夏真っ盛り、日もだいぶ伸びて天気の良い日は19時近くまで明るい今日この頃。何か夏らしいことがしたい。とボヤいた奈々美に、夏らしいこと? と首を傾げる。

「そう。なんか、夏らしいこと何もしてないなって」
「現在進行形でかき氷を食べてる人が言う言葉か?」
「はぁ、わかってないね。万理」

 やれやれと肩をすくめ、かき氷を口に運んだ彼女は頭を抑えながら目をぎゅっと瞑った。今日何度目かわからないその光景に小さく笑みをこぼした後、夏らしいことか。

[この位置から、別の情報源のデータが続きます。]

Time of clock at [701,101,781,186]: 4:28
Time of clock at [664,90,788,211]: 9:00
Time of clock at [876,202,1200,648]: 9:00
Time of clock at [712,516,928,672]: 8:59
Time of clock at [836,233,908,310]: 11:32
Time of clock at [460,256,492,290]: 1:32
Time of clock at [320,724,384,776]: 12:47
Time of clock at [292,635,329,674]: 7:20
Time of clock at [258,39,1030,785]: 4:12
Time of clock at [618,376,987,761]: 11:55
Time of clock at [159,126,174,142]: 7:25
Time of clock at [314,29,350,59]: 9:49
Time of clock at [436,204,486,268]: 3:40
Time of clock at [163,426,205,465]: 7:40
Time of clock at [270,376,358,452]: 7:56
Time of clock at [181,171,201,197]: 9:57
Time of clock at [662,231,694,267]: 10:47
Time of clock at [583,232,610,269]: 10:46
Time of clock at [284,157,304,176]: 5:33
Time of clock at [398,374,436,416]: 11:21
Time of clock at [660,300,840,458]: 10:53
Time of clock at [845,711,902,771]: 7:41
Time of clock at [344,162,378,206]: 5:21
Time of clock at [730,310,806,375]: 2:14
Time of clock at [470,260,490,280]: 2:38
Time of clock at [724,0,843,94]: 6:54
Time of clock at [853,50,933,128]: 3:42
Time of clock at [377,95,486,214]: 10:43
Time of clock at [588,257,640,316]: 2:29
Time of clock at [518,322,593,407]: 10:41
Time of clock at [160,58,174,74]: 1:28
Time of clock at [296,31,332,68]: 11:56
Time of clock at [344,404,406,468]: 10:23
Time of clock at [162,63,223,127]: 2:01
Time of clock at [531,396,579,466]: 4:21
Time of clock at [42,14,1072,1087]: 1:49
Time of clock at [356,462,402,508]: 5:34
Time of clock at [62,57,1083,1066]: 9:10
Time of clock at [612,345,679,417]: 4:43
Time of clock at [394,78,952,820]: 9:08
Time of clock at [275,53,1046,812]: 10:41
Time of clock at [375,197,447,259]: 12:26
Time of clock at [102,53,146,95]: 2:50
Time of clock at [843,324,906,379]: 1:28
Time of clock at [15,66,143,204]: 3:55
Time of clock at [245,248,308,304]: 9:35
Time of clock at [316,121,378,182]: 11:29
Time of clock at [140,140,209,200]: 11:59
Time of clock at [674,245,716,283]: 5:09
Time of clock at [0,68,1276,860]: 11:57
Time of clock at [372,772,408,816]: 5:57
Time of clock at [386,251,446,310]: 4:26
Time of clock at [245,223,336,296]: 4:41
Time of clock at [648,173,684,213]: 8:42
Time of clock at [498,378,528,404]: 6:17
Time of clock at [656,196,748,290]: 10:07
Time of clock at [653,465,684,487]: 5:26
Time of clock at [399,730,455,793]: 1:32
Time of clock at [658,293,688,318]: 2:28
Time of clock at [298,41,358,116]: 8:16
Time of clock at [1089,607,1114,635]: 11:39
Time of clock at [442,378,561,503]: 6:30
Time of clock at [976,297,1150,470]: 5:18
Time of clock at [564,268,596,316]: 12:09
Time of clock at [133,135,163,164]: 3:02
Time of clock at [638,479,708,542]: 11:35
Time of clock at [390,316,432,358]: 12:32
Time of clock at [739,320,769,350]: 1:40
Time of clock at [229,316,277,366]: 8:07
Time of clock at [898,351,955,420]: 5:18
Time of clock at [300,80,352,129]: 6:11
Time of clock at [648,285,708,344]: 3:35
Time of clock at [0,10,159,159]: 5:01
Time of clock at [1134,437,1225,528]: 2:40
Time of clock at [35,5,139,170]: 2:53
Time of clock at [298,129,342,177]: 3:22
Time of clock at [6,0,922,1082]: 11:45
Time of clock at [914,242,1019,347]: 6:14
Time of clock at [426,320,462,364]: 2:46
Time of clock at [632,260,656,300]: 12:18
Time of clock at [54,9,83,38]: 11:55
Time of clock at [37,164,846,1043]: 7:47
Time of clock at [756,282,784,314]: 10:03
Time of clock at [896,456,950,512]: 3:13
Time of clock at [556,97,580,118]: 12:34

と頭の中に夏の風物詩を思い浮かべる。

「海でも行く?」
「えっ、海?行く……!あっ、いや、行かない」
「なんだそれ」

 何か理由があるのかと尋ねれば、奈々美は気まずそうに視線を逸らしながら呟いた。

「……ったから」
「え?」
「だから!太ったから、水着着たくないの!」

 何度も言わせないでよ! と口を尖らせて再びかき氷を口に運んだ奈々美に、俺は再び首を傾げる。

「別に体型変わってないけど」
「……体重増えてたんだもん」
「体重?見た目に出てないんだから気にしなくていいだろ」
「いや、気付いてないだけでいろんなところに肉ついてるんだよきっと」

 はぁ。と吐かれた大きなため息に、いつも見てるけどどこも変わって無いと返せば、奈々美はかき氷を崩していた手を止めてじと目で俺を見てきた。

「いつも見てるってどう言う意味」
「え?どう言うって……」
「……最低なんですけど」

 何かを察したようにそう呟いた奈々美に、まだ何も言ってないけど。と心の中でつっこみながら、俺はとある事に気が付き、あ。と声を漏らした。

「何?」
「目に見えて変わったところ、一つだけあるかも」
「えっ!?どこ!?」

 テーブルに手を付き、ガタッ! と立ち上がった奈々美の顔から、俺はほんの少し下に目線を下げて、付き合い始めた頃よりも幾分か大きくなったそこを見つめる。
 何も言わない俺の視線を辿ったあと、奈々美は無言で着席しかき氷を平らげ、変態。と、心外な言葉だけを残して寝室へと姿を消したのだった。